Texte à lire -
....

Il faut attendre 2007 pour que les éditions libertaires procèdent à une réédition du livre, avec cette fois, une préface de Clotilde Chauvin qui précise que
« Cette édition n’a pas permis de reprendre l’ensemble du livre de Girault notamment les passages en arabe qui sont reproduits dans le cahier iconographique. J’ai également tenté d’en faciliter l’accès à l’aide de notes qui pourront aider le lecteur contemporain4. »
La réédition de ce livre est importante à double titre. D’abord parce qu’il révèle que Girault entreprit ce voyage sur l’incitation de son amie Isabelle Eberhardt. Or, rien dans l’écriture de cette dernière ne fait mention d’un quelconque lien avec le milieu anarchiste de sa jeunesse genevoise.
Ensuite, parce qu’il retrace un épisode totalement absent des bibliographies de Girault, fait d’autant plus curieux que même Maitron5 ne fait aucune mention de cet ouvrage parmi les livres de Girault dans le « Dictionnaire biographique des anarchistes ».
D’autre part, comment se fait-il qu’Une colonie d’enfer, publié au début de l’année 1905, c’est-à-dire dès le retour de Girault, en France, ne fut plus réédité depuis, alors que le second ouvrage intitulé La bonne Louise, consacré à Louise Michèle, écrit en 1906, donc une année plus tard, est connu et figure dans ses bibliographies ?
La lecture attentive du texte de Girault reste fondamentale pour une juste compréhension des enjeux mis en place par la colonisation « pacifique du Sud Oranais » en 1903. Ce texte mérite d’être pris en compte avant tout dans sa valeur historique, politique et sociale : il informe d’une manière claire et objective sur la situation qui prévalait en Algérie pendant la période coloniale. En ce sens il complète les écrits d’Isabelle Eberhardt dont la plume picturale rend davantage la poésie des lieux, ce qui ne l’empêche pas de s’arrêter sur des réflexions à caractère philosophique coexistant avec une étude ethnologique.
1.2. Ernest Girault et Louise Michel en Algérie
Louise Michel (1830-1905) est surtout connue comme égérie de la commune6 mais elle fut aussi militante de la cause féministe et propagandiste des idées anarchistes. Elle représentait un modèle pour Isabelle Eberhardt, nettement plus jeune qu’elle mais beaucoup d’affinités les avaient rapprochées : toutes deux avaient œuvré pour l’égalité sociale, accordaient une attention particulière aux pauvres (aux paysans surtout). Leur combat contre l’injustice, contre l’exploitation des uns par les autres reposait sur tout un idéal de valeurs morales, toutes deux furent des anarchistes engagées.

....

Données fournies -
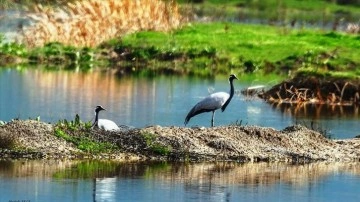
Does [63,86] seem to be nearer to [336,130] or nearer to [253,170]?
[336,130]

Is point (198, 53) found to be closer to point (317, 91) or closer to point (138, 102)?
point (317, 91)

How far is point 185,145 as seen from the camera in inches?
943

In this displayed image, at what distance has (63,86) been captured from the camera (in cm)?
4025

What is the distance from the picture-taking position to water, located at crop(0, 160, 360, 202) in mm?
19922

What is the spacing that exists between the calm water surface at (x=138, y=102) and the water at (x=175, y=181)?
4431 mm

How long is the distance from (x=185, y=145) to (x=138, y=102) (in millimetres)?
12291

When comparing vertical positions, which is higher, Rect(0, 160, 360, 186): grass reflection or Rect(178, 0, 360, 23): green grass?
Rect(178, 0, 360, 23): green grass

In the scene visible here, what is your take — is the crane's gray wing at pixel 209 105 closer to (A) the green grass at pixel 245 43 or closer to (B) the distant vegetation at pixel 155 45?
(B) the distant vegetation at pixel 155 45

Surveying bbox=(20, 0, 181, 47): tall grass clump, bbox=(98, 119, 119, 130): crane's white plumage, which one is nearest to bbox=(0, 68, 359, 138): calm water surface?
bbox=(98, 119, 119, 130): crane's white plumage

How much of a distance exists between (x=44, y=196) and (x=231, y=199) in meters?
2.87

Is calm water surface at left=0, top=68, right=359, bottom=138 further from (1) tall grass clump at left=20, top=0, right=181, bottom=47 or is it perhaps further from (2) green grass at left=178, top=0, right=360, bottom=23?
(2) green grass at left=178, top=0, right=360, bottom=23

....

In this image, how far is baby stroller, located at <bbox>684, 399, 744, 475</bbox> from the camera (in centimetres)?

....

Objectif A -
Répondez à ces questions d'après le texte à lire :
(i) En quelle année les éditions libertaires ont-elles réédité le livre ?
(ii) Qui a écrit la préface de cette réédition ?
(iii) En quelle année La bonne Louise a-t-il été écrit ?
Objectif B -
Reproduisez à l'identique le passage du texte à lire situé entre "Il faut attendre" et "sa jeunesse genevoise.", ces deux bouts de phrase compris.
Objectif C -
Relevez tous les titres d'ouvrages cités nommément dans le texte à lire.
Pour répondre, servez-vous uniquement du texte à lire, sans les entrées.

Réponse complète A -
(i) En 2007.
(ii) Clotilde Chauvin.
(iii) En 1906.

Réponse complète B -
Il faut attendre 2007 pour que les éditions libertaires procèdent à une réédition du livre, avec cette fois, une préface de Clotilde Chauvin qui précise que
« Cette édition n’a pas permis de reprendre l’ensemble du livre de Girault notamment les passages en arabe qui sont reproduits dans le cahier iconographique. J’ai également tenté d’en faciliter l’accès à l’aide de notes qui pourront aider le lecteur contemporain4. »
La réédition de ce livre est importante à double titre. D’abord parce qu’il révèle que Girault entreprit ce voyage sur l’incitation de son amie Isabelle Eberhardt. Or, rien dans l’écriture de cette dernière ne fait mention d’un quelconque lien avec le milieu anarchiste de sa jeunesse genevoise.

Réponse complète C -
Une colonie d'enfer
La bonne Louise
Dictionnaire biographique des anarchistes